Market share grows through mental leadership
Market share grows through mental leadership
By: Martin Leeftlang, CEO and Founder of Validators
For me, the past year has been all about innovation in brand research. This innovation focused primarily on calculating and growing market share. Because building brands is fun, but ultimately, increasing market share is your goal. The AIDA model, the guiding principle for the marketing world for the past, say, hundred years (Strong, 1925), is therefore beginning to show serious cracks, because it says so little about your market position.
Marketers often focus on brand, but it is actually more relevant to focus on market share growth. This is not an easy transition. That is why we launched our partnership with VU Amsterdam. The result is a sponsored PhD position and the Institute for Brand Analytics (launched on November 1, 2018). This represents our scientific deep dive into and validation of marketing principles that are being communicated with increasing certainty by other institutions.
To grow your market share, you must first grow your mental market share. Because if you’re top of mind at the right moments, you’ll be considered more quickly when a purchase is being made. That’s how you ultimately establish mental leadership.
In this article, I’ll share three insights that will bring you closer to mental leadership:
1. Find out how responsive people are to brands in your category
In 2006, German researchers (Fischer, Völckner & Sattler) investigated the importance of a brand across various categories, such as cars, cell phones, and paper tissues. They discovered that people buy brands for two main reasons: risk reduction (“I always buy this brand, so I know it’s good”) and social demonstration (“I feel like I’m part of a group of consumers who choose this brand”). In this same study, they used a Brand Relevance in Category score (the BRiC score) to rank the value people attach to a brand within a category.
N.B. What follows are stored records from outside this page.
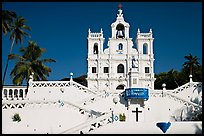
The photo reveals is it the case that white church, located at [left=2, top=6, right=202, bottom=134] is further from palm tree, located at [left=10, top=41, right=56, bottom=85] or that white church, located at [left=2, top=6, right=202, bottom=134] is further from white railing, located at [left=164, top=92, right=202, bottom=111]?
palm tree, located at [left=10, top=41, right=56, bottom=85]

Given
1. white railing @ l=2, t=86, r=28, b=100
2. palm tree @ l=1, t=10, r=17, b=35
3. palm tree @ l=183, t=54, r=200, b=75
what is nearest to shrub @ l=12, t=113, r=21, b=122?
white railing @ l=2, t=86, r=28, b=100

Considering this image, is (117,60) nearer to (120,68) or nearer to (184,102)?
(120,68)

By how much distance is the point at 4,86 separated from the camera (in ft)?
91.8

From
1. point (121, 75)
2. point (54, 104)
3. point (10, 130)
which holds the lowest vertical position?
point (10, 130)

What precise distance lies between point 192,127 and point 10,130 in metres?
12.5

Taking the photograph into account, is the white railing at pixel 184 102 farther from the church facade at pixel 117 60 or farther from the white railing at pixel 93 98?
the church facade at pixel 117 60

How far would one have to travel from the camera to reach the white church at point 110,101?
18547 millimetres

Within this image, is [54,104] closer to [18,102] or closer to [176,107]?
[18,102]

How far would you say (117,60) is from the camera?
1683 inches

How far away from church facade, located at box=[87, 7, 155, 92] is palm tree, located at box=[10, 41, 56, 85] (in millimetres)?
6123

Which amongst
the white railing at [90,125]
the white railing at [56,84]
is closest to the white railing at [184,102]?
the white railing at [56,84]

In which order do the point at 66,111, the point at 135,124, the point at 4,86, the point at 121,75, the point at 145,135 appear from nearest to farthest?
1. the point at 145,135
2. the point at 135,124
3. the point at 66,111
4. the point at 4,86
5. the point at 121,75

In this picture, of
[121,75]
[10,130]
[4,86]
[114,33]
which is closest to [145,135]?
[10,130]

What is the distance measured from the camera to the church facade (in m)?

We repeated the study in the Netherlands. We found the highest BRiC scores in the categories of beer, cell phones, cigarettes, and charities. Paper tissues, energy providers, and toilet paper scored the lowest. A higher BRiC score isn’t necessarily better than a lower one. It simply requires a different approach when engaging consumers. It is valuable input to incorporate into your strategy.
2. Make your brand relevant in a purchasing situation (within the category)
People rarely think of a brand out of the blue. Thoughts about a brand often need to be triggered by certain cues. It’s important to understand which cues lead to an association with your brand. The stronger this link is, the more likely your brand is to come to mind for consumers. And the greater the chance that your brand will be purchased. The cues that prompt consumers to think of your brand are called Category Entry Points (CEPs), a concept popularized by Byron Sharp and Jenni Romaniuk. Eventually, your brand will secure a permanent place in the mind. Keep in mind, however, that it can sometimes take years to get there.
3. Be distinctive and recognizable
Consumers see and hear thousands of brands every day, which is why it’s essential to ensure they recognize your brand instantly. By using Distinctive Brand Assets—such as colors, logos, a jingle, or a slogan—you can increase the recognizability of your communications. In addition, by using creativity, you must ensure that you stand out from the clutter of the communication deluge. By achieving this, you plant a seed in the consumer’s mind, and your brand is considered more quickly.
In summary: focus on the CEPs that can help you improve your market position, and make sure this is reflected in all your communications. Combine CEPs with Distinctive Brand Assets in your creative work. This will put you well on your way to increasing your mind share.